Africa’s majestic large birds of prey, including the flamboyantly plumed Secretary Bird and the serpent-catching Snake Eagle, are in the midst of a human-driven “extinction crisis,” according to a recent study by researchers at the University of St Andrews and The Peregrine Fund. While previous research highlighted the impact of rapid human and agricultural expansion on vultures, the new study reveals that other significant raptors are also experiencing severe depletions, leading to a “double jeopardy” situation for these magnificent creatures.
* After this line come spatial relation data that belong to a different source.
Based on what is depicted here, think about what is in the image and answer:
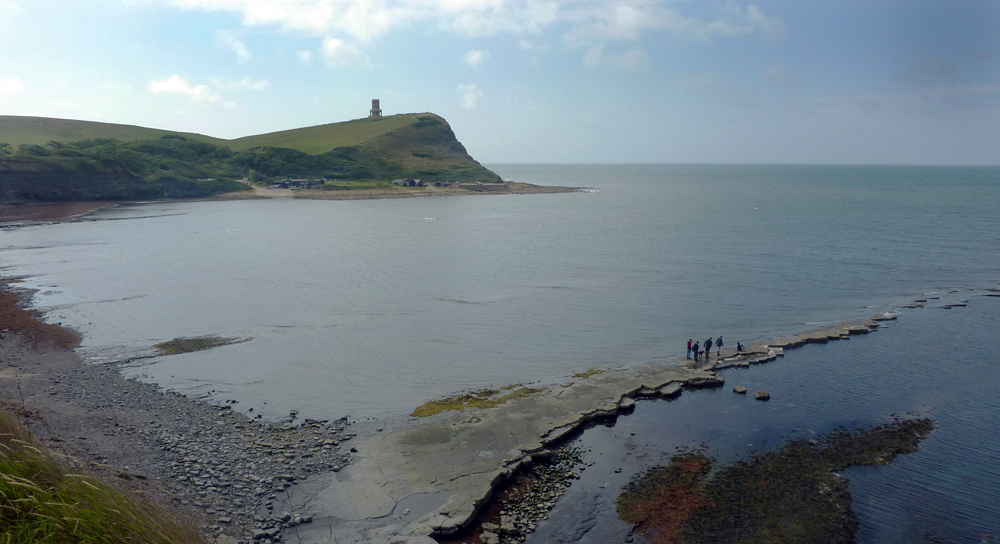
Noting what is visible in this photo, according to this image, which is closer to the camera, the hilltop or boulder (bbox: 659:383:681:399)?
boulder (bbox: 659:383:681:399)

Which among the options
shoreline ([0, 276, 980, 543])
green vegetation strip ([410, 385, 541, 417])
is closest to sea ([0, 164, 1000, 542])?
green vegetation strip ([410, 385, 541, 417])

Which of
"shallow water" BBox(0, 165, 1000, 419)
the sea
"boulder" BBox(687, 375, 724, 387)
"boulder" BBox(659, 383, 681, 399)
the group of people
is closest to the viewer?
the sea

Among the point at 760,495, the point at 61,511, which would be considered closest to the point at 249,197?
the point at 760,495

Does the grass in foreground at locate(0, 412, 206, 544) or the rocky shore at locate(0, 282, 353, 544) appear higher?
the grass in foreground at locate(0, 412, 206, 544)

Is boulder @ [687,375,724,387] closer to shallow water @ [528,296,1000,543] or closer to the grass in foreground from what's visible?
shallow water @ [528,296,1000,543]

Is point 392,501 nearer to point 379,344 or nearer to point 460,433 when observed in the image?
point 460,433

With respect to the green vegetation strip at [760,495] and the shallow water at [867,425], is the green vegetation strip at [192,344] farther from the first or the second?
the green vegetation strip at [760,495]
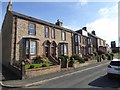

Extensive Declines and Double Jeopardy
The study, published in Nature Ecology and Evolution, focused on 42 raptor species in Niger, Burkina Faso, Mali, northern Cameroon, Kenya, and Botswana. Shockingly, 37 species showed declines, with 29 experiencing plummeting populations by at least 30 percent over three generational periods. This grim reality points to an “extinction crisis,” especially for diurnal raptors active during the day, such as eagles, with over two-thirds of the examined species potentially qualifying as globally threatened.
Human Impact and Threats
Larger birds of prey face unique challenges due to their need for a wider habitat and slower breeding rates compared to smaller birds, making their populations less resilient. Human threats, including shooting, trapping, poisoning, electrocutions, and collisions with energy infrastructure, contribute significantly to their decline. These birds are targeted for food, belief-based reasons, and the animals they prey on are also affected.
Species declines are most pronounced in West and Central Africa, where protected areas are underfunded, and regional poverty and corruption further exacerbate conservation challenges. The study underscores the link between high poverty and corruption levels and adverse outcomes for charismatic mammal species, emphasizing the urgent need for effective conservation strategies.
To safeguard Africa’s large birds of prey, researchers advocate for two crucial solutions. Firstly, there is a pressing need to expand protected areas in Africa, aligning with the goals set at the Convention of Biological Diversity (COP 15) in 2022. Currently, protected areas cover only 14 percent of Africa’s land and inland waters, falling short of the proposed 30 percent target. Secondly, existing protected areas must be managed more effectively to ensure the survival of these magnificent species.
The Interconnected Importance of Conservation
The researchers highlight that effective conservation of large birds of prey is not only vital for preserving biodiversity but also in the best interests of human societies. Vultures, for example, play a crucial role in limiting the transmission of zoonotic diseases to human populations by scavenging carcasses. Additionally, the loss of large avian predators can have profound effects on ecosystems, disrupting prey populations and potentially damaging crops.
As Africa’s large birds of prey face a perilous future, urgent and concerted conservation efforts are required to reverse the alarming declines. Extending protected areas and enhancing their management are pivotal steps in ensuring the survival of these iconic species, which play crucial roles in maintaining ecosystem balance and protecting human populations from disease transmission. The time to act is now, as the researchers warn that without intervention, large raptor species may vanish from much of Africa’s unprotected land by the latter half of this century.